US housing recovery divided on age, race and place
It's the most profitable time to sell a house since the Great Recession started in late 2007. But first-time buyers are increasingly scarce.
More Americans are qualifying for mortgages, yet minorities still get disproportionately rejected.
Three new industry analyses released Thursday show that the recovering economy has produced a divided U.S. housing market. Where people live, their age and the color of their skin have largely influenced who has benefited as real estate continues to heal from the bursting of a mortgage bubble that triggered the worst economic downturn in nearly 80 years.
Budding sales growth over the past year has overwhelmingly helped existing owners who are seeking an upgrade. But the millennials buying their first home are being priced out of the market because student debt has prevented them from saving. And a major gap exists among who qualifies for a mortgage even as the overall approval rate improves.
Between July and September, sellers unloaded their homes for an average of $40,658 more than they paid for their properties, according to RealtyTrac, the California-based real estate information company. This was the largest profit recorded since the third quarter of 2007, although it remains below profits averaging in excess of $100,000 during the height of the boom in late 2005.
The financial gains might be enough to coax more people to list their properties for sale, ending a shortage of homes on the market.
The profits are "enough to say, yes, I can leverage this into moving up and buying a bigger home," said Daren Blomquist, a vice president at RealtyTrac.
But not all markets are equal.
Sellers in San Francisco pocketed $463,505. Manhattanites reaped $385,909. Those in Washington, D.C. made $130,593, while sellers in Los Angeles came away with $115,573.
Meanwhile, housing in other major U.S. counties sold on average at a loss.
This includes the Chicago suburbs outside Cook County, with McHenry County sellers losing an average of $19,849. Sellers tended to unload properties for less than they paid in Baltimore, Cincinnati, Milwaukee and Tampa, Florida.
"In some cases, it may have to do with outlying areas that people were willing to buy into during the housing bubble," Blomquist said. "They're not close enough to jobs to make sense for buyers now."
Millennials, ages 18 to 34, face a less affordable housing market than their parents, forcing them to put off ownership.
The share of first-time homebuyers has fallen for the third consecutive year to its lowest level since 1987, according to a survey by the National Association of Realtors.
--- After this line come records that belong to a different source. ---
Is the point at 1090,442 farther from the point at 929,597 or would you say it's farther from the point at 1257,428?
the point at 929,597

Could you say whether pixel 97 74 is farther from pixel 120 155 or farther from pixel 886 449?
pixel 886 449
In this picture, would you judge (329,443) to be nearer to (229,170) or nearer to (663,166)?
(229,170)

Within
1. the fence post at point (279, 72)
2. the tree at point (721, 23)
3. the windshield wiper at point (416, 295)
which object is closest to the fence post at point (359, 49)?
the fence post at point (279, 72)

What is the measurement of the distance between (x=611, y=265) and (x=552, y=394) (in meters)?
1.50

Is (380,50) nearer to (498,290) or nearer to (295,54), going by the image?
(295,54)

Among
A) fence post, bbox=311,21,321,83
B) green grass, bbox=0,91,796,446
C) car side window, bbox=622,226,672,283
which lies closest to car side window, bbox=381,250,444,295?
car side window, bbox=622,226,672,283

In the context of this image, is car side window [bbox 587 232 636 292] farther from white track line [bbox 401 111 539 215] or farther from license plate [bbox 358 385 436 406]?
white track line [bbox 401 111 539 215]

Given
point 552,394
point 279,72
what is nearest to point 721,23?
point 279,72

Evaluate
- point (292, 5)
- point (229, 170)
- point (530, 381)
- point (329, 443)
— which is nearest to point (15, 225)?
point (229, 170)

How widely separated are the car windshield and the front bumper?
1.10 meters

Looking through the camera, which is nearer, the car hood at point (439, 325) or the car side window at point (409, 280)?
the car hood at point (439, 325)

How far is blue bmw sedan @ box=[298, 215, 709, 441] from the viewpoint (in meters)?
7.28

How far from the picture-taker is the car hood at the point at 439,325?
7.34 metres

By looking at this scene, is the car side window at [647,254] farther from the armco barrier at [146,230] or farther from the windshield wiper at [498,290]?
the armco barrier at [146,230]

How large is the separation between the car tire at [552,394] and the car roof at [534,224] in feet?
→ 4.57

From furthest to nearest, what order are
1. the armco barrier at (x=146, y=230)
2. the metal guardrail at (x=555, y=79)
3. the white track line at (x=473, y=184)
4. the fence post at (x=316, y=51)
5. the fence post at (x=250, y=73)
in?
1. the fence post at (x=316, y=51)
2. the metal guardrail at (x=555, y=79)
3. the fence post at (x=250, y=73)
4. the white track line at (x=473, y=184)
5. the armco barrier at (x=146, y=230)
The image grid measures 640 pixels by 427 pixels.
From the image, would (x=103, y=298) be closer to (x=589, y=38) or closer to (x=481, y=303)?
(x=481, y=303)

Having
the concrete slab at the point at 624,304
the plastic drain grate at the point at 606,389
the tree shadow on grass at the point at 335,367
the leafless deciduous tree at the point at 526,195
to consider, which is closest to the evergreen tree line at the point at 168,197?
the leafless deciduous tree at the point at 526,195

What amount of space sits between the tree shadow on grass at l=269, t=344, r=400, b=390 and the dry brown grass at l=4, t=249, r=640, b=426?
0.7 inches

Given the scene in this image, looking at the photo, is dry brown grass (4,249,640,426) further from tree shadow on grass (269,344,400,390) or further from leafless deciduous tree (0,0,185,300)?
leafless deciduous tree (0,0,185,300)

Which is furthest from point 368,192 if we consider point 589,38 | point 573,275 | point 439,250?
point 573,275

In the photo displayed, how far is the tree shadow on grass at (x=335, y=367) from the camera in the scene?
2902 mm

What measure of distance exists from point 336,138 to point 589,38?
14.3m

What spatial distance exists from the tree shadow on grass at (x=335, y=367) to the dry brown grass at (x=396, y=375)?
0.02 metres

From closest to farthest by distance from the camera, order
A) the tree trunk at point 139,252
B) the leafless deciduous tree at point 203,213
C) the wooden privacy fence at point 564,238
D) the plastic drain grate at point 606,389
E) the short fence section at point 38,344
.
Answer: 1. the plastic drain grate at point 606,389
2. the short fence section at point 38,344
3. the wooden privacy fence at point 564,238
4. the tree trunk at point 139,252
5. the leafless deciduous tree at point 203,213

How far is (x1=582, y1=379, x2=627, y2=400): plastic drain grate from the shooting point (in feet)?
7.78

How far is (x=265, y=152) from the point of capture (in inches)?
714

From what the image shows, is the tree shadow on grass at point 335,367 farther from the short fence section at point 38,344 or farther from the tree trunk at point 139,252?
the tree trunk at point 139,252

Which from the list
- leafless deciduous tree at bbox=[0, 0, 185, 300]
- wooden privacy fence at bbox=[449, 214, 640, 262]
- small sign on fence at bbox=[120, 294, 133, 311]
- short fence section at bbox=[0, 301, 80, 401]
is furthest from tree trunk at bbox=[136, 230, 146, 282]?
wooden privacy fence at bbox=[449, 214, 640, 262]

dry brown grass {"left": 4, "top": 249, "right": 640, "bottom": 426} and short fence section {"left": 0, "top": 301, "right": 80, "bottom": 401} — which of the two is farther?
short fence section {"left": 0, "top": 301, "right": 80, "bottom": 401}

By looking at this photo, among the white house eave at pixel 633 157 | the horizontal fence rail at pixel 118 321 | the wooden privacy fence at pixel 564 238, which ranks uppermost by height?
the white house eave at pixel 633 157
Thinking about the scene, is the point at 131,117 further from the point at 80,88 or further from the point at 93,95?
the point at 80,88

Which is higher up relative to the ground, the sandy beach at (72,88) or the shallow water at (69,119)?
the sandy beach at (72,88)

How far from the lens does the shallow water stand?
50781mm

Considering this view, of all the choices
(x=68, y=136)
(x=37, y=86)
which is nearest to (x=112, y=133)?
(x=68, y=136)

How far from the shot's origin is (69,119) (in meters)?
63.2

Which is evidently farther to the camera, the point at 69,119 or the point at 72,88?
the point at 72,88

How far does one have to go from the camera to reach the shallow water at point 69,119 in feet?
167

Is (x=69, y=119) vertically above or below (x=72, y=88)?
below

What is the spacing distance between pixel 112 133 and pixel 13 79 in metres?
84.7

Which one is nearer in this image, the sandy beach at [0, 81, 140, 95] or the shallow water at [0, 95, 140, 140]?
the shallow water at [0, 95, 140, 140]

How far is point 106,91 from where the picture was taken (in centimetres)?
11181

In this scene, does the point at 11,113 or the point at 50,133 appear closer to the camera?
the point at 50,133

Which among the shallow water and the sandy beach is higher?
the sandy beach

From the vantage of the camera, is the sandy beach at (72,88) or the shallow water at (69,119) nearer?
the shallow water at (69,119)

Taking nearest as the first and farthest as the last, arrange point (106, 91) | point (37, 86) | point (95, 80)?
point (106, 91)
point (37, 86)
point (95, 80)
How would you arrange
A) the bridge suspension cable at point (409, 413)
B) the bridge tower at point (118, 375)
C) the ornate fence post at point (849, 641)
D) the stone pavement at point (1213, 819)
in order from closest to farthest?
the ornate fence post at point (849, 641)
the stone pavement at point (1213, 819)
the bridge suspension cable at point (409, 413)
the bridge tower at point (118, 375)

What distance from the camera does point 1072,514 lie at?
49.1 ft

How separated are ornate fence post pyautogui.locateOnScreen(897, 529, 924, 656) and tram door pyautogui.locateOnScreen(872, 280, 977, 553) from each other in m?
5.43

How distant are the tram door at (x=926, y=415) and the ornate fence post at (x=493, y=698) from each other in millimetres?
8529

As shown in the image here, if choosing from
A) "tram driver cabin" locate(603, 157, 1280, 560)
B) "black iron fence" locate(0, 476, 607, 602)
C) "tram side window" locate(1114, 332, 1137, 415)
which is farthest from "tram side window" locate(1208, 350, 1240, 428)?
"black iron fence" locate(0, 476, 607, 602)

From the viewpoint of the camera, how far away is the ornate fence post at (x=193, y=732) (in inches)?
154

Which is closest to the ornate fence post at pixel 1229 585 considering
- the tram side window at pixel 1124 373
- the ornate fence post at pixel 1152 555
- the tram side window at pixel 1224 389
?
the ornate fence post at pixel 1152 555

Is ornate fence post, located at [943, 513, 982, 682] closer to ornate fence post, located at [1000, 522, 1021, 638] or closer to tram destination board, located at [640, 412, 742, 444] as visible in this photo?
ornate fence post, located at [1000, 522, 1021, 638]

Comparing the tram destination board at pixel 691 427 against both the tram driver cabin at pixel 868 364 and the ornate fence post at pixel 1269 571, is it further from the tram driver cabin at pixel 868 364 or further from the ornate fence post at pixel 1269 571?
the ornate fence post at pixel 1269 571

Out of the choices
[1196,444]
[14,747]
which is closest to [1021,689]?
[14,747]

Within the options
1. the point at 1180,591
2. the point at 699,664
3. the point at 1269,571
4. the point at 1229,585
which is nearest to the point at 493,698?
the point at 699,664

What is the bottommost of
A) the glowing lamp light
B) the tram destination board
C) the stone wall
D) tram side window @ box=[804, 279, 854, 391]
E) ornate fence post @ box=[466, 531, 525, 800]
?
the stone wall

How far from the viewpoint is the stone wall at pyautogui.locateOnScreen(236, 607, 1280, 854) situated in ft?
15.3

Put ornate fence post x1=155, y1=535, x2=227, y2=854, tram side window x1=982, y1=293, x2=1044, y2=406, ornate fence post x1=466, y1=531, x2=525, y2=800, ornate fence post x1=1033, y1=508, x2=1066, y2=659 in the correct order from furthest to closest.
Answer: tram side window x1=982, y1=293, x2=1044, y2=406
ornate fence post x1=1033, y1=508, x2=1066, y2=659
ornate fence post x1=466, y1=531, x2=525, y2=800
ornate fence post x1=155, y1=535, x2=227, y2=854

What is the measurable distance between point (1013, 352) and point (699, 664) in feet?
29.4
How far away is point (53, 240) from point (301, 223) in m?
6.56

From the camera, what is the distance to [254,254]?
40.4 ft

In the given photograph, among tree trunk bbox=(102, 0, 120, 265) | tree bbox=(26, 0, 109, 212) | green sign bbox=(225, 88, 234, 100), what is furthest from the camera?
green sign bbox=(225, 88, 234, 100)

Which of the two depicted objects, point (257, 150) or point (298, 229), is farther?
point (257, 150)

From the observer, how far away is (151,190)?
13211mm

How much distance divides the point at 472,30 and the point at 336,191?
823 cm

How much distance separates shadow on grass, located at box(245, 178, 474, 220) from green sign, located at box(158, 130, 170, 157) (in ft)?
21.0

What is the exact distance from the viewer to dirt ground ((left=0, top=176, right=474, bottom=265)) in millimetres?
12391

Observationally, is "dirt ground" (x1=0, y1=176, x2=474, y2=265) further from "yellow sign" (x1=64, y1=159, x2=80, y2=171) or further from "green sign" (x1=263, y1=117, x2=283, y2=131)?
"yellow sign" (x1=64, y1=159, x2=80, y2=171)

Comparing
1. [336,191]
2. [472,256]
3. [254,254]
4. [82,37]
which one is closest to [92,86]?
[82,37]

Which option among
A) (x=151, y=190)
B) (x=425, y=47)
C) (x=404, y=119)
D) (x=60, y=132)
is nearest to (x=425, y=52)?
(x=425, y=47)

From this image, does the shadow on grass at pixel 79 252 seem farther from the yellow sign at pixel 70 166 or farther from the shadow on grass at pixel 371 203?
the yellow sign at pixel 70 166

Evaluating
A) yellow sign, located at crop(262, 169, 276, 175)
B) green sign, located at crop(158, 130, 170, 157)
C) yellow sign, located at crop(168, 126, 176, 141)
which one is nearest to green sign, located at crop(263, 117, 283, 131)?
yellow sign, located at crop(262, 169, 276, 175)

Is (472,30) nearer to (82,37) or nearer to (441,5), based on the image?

First-timers accounted for less than a third of sales that are expected to comfortably exceed 5 million this year. This group has traditionally represented 40 percent of sales.
The Realtors survey indicates that student loans and other debts have delayed down payment savings by a median of three years. A quarter of the first-time buyers identified saving for a down payment as their biggest challenge, with the majority of this group saying that education loans hurt their ability to set aside money.
This problem may only worsen as student debt burdens continue to expand.
College borrowers who graduated in 2014 finished on average with $28,950 in debt, a 31 percent increase over the past decade after adjusting for inflation, according to a report last week by The Institute for College Access and Success.
It's gotten easier to receive a mortgage, yet black and Hispanic homebuyers continue to lag substantially behind whites and Asians.
The mortgage rejection rate fell last year to 11.2 percent from 12.4 percent in 2013, according to Zillow, the real estate marketplace.
The rejection rate for blacks also fell over the past year, but it remains elevated at 23.5 percent. Just 2.5 percent of approvals for conventional mortgages went to blacks in 2014, even though they represent 12 percent of the U.S. population.
Hispanics face similar obstacles. They composed only 5.5 percent of mortgage approvals, despite being 17.3 percent of the population.
One of the issues is that home values in minority communities have been slower to rebound for the recession.
Zillow found that home prices in primarily white neighborhoods are 4.7 percent below their peak, compared to being 20.3 percent below in neighborhoods that are predominantly Hispanic neighborhoods and 16.7 percent in neighborhoods that are largely black.